▶
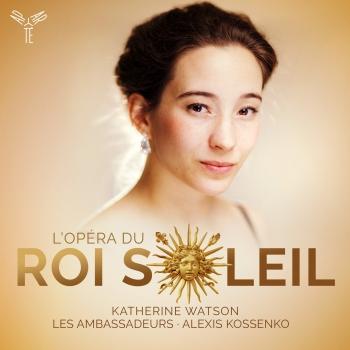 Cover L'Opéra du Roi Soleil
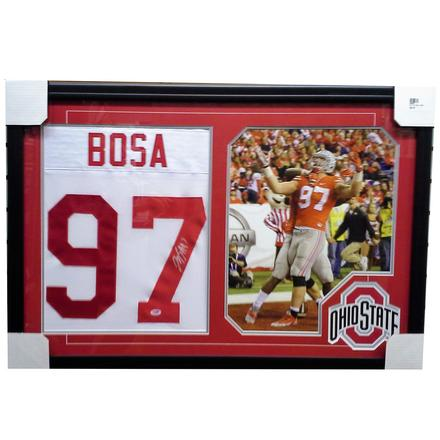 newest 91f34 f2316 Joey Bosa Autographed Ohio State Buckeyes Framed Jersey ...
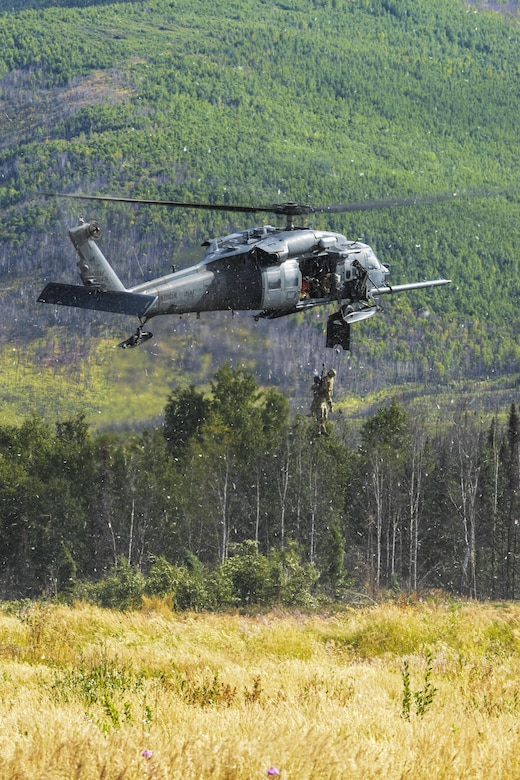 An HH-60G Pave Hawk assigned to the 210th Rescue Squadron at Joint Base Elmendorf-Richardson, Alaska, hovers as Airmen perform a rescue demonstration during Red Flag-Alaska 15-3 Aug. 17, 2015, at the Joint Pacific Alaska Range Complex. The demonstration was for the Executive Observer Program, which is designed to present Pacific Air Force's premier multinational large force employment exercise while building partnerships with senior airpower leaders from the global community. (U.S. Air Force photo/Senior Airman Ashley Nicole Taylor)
◀
Activity. All of the lines above must be repeated without alteration, though the pictures are to be excluded.

Exercise solution.
 Cover L'Opéra du Roi Soleil
 newest 91f34 f2316 Joey Bosa Autographed Ohio State Buckeyes Framed Jersey ...
 An HH-60G Pave Hawk assigned to the 210th Rescue Squadron at Joint Base Elmendorf-Richardson, Alaska, hovers as Airmen perform a rescue demonstration during Red Flag-Alaska 15-3 Aug. 17, 2015, at the Joint Pacific Alaska Range Complex. The demonstration was for the Executive Observer Program, which is designed to present Pacific Air Force's premier multinational large force employment exercise while building partnerships with senior airpower leaders from the global community. (U.S. Air Force photo/Senior Airman Ashley Nicole Taylor)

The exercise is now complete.